Andrej Karpathy's work on nanoGPT is, in a practical sense, a search for exactly this. The smallest possible implementation that can still be trained to model complex phenomena. Strip away everything that isn't load-bearing. What's left?
We haven't found it yet. The transformer might not be the final answer. But for the first time, we have candidate architectures that demonstrably work across wildly different domains of complexity.
The architecture might be compact, but the trained models remain vast and opaque. And there's a tempting conclusion to draw from this. We've built useful oracles, but oracles aren't science.
The emerging field of mechanistic interpretability suggests otherwise. Researchers are developing tools to understand how neural networks do what they do, from network ablation and selective activation to feature visualization and circuit tracing.
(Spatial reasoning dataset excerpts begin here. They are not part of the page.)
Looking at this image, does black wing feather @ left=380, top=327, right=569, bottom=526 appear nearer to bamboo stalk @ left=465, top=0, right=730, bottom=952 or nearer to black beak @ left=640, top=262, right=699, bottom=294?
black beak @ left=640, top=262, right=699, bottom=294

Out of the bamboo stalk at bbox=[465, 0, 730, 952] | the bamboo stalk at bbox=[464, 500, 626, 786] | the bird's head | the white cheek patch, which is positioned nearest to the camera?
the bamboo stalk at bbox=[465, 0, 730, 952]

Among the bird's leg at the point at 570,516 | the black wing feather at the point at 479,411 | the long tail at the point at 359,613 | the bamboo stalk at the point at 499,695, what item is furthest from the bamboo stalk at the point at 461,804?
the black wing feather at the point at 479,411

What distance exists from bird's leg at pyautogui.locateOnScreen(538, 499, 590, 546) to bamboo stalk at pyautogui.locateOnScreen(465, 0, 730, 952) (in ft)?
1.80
These techniques let you study a trained model the way a biologist studies an organism, through careful experimentation and observation.
By studying how these models internally represent complex phenomena, we may extract more compressible truths about the phenomena themselves. If a neural network trained on climate data develops internal representations that cluster certain variables together in unexpected ways, that's a clue about the structure of the underlying system.
The model becomes not just a tool for prediction, but a specimen for study.
In this light, mechanistic interpretability might be the actual emerging science of complexity. The method is different from anything in the Enlightenment toolkit. You don't start with first principles and derive equations. You train a model that captures the behavior of a complex system, and then you study the model to discover what structure it found.
The theory is extracted from the compression, rather than the compression being derived from the theory.
It's early, but the direction is promising.
If this framing is right, many of the hardest problems facing humanity, from chronic disease and addiction to poverty and climate, were never fundamentally intractable. They were just too complex for the only medium of theory we had.
And now we have a new medium.
The problems remain hard. Building a sufficiently rich model of a complex system is an enormous undertaking. And the epistemology shifts in ways that might be uncomfortable. Instead of "I understand the causal mechanism and can predict what happens if I change X," you get something more like "I have a sufficiently rich model that I can simulate what happens if I change X, with probabilistic confidence." The answers are distributions, not deterministic outputs. That's a different kind of knowing.
But it might be the kind of knowing these problems actually admit.
We spent centuries wishing complex systems would yield to terse, elegant theories. The models that capture any particular complex system will probably always be large. But the structure that can learn them all might yet prove to be small.
It's remarkable how much of reality turned out to be modelable by theories that fit in a few symbols. Perhaps it shouldn't be remarkable at all that not everything can be.